• _Passage for review_
[Start of section]
Wami makes it a perfect day for Ethiopia
Nick Davies for IAAF in Belfast

Ethiopia’s Gete Wami – a winner in 1996 and bronze medallist in the last two editions – returned to the top of the podium today after the women’s long course race. But she had to do it the hard way. With the temperature dropping, and the 8 kilometre course both heavy and full of tight turns, the race was a traditionalist’s dream ... and a competitor’s nightmare. Wami, ably assisted by her Ethiopian team mates Merima Dendoba and Ayelach Worku, controlled the tempo of the race and ensured that their greatest rival Paula Radcliffe, who had beaten Wami for silver in the two previous championships, was never able to dominate from the front. Wami had the more decisive – alternately surging and slowing the pace – at the head of the leading pack.

Once Wami had made her decisive break – after the climb on the penultimate lap – she quickly built up a eight second gap which she built up to 12 seconds as she finished in 28:00. Although she looked comfortable throughout, the Ethiopian was suffering from a throat infection (treated the night before by the British team doctor!) and spent the first couple of minutes after the race vomiting, rather than celebrating wildly. Once she had recovered Wami said: "I was happy to win, especially since I have a cold. I was surprised when no-one came with me when I made the break. This was much easier than 1996. But then I had less self-confidence which made the difference. I came here expecting to win."
[End of section]
• _Problems and tasks_
**1)** Write out the stretch of the race report on Gete Wami's Belfast win from "Ethiopia’s Gete Wami" through "the leading pack.".
**2)** In the race report on Gete Wami's Belfast win, what was Wami's finishing time?
**3)** Proceed with the race report on Gete Wami's Belfast win, picking up right after its final sentence.

• _The data_
[Start of section]
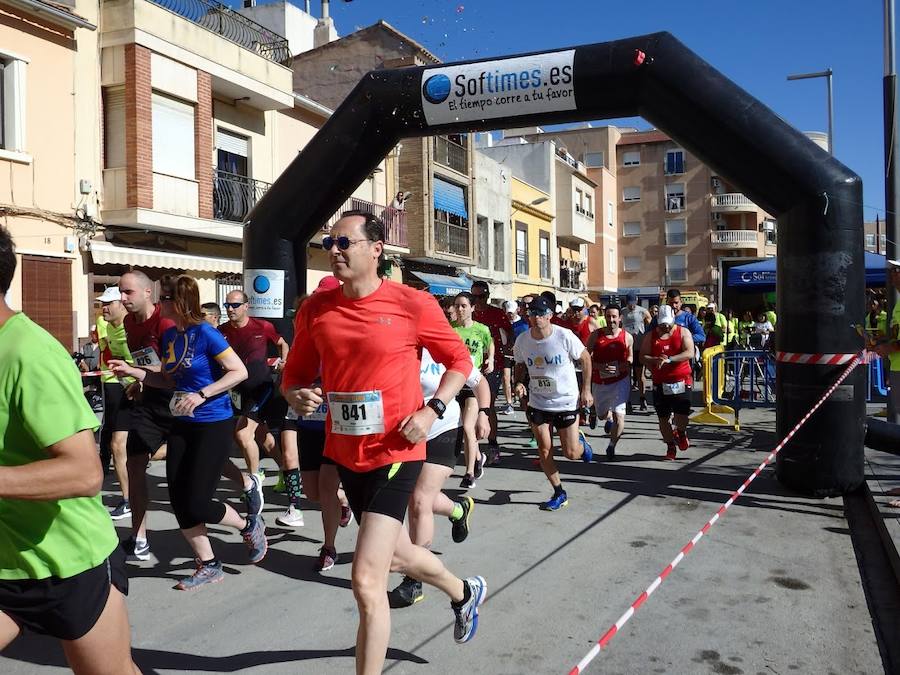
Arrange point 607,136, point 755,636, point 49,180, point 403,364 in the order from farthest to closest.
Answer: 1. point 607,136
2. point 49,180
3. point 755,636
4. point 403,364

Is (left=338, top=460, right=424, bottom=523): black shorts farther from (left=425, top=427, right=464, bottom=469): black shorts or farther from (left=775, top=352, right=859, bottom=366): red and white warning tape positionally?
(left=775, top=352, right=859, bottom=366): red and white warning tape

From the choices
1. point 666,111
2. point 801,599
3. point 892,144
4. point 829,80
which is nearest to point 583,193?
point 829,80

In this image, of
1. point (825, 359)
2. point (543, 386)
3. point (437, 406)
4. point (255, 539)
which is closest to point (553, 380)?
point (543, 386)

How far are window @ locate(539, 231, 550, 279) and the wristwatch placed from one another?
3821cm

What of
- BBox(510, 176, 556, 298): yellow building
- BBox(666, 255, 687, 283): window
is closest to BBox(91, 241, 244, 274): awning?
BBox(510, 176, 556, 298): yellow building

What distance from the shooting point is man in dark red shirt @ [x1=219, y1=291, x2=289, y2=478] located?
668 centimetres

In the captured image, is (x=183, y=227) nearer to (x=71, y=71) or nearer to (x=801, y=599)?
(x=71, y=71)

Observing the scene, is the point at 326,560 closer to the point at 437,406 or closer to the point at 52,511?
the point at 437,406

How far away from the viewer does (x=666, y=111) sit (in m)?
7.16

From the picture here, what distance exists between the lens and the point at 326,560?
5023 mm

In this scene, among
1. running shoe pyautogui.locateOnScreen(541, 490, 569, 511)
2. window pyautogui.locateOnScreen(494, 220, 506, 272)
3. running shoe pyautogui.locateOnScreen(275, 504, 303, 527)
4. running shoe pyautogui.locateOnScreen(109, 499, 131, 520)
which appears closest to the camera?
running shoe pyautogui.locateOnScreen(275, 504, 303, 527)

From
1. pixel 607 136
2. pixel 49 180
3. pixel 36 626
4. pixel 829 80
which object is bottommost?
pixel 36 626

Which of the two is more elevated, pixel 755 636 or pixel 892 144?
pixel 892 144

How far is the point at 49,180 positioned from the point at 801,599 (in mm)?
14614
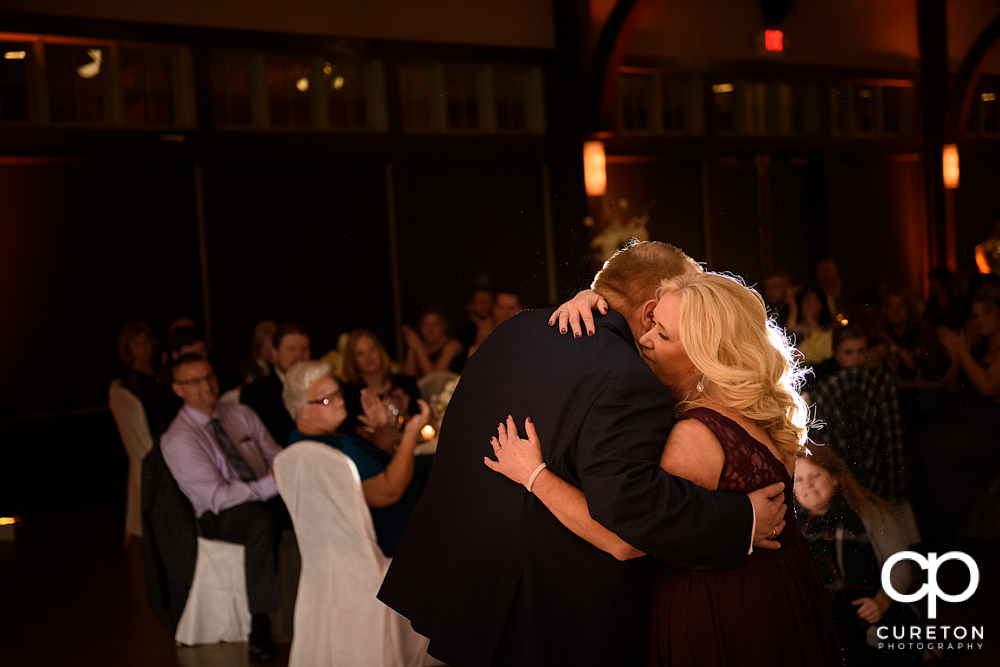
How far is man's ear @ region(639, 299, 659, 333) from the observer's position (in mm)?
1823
[End of section]
• _Answers to the exercises_
**1)**
Ethiopia’s Gete Wami – a winner in 1996 and bronze medallist in the last two editions – returned to the top of the podium today after the women’s long course race. But she had to do it the hard way. With the temperature dropping, and the 8 kilometre course both heavy and full of tight turns, the race was a traditionalist’s dream ... and a competitor’s nightmare. Wami, ably assisted by her Ethiopian team mates Merima Dendoba and Ayelach Worku, controlled the tempo of the race and ensured that their greatest rival Paula Radcliffe, who had beaten Wami for silver in the two previous championships, was never able to dominate from the front. Wami had the more decisive – alternately surging and slowing the pace – at the head of the leading pack.

**2)** 28:00

**3)**
The main excitement at the finish came when Wami’s team mate Merima Denboba overtook Radcliffe in the last few metres to secure the silver. Although obviously disappointed to miss out on gold again, especially with the absence of Sonia O’Sullivan and on "home soil", Radcliffe was philosophical in defeat. "I am disappointed – especially to lose out on silver in the last few strides – but at least I did all I could. I followed my plan. But Wami was in great shape and ran the race like a fartlek session – and athletes kept going to the front and chopping and changing the pace. I’ll keep coming back to this race until I win it. It’s not going to beat me."

Wami’s winning margin was the largest in this race since Ingrid Kristiansen in Auckland in 1988, and confirmed the Ethiopian’s fine winter form which has seen her win in Durham and Amorebieta. Wami's victory in Belfast confirmed her absolute domination of the IAAF World Cross Challenge also, as she scored a total of 144 points ahead of her compatriot Merima Denboba (79 points) and third-placed Paula Radciffe of Great Britain with 72 points.

Ethiopia won the team competition with Kenya second and Portugal third, thanks to some inspired running from Helena Sampaio (8th in 28.42). Her Portuguese team mate Conceicao Ferreira – a bronze medallist in 1994 – was actually making her 16th appearance at this event and is looking forward to making the Portuguese team again for next year’s event in Vilamoura. Deena Drossin of the USA also had a great day, finishing 10th after cruising with the leading group of 11 runners until the penultimate lap when Kenya’s Leah Malot (eventually 9th), Wami and Radcliffe began to build up the pace. At 4km, reached in 13:59, the leading group still contained 11 athletes, but at 5km, after a 3:26 kilometre, the group was down to just five – Radcliffe, Susan Chepkemei (Kenya) and three Ethiopians: Wami, Denboba and Ayelech Worku. Once Chepkemei had been dropped on the last lap, and Wami was uncatchable, it was down to Dendoba to ensure a happy conclusion for Ethiopia.


Winner - Gete Wami (ETH)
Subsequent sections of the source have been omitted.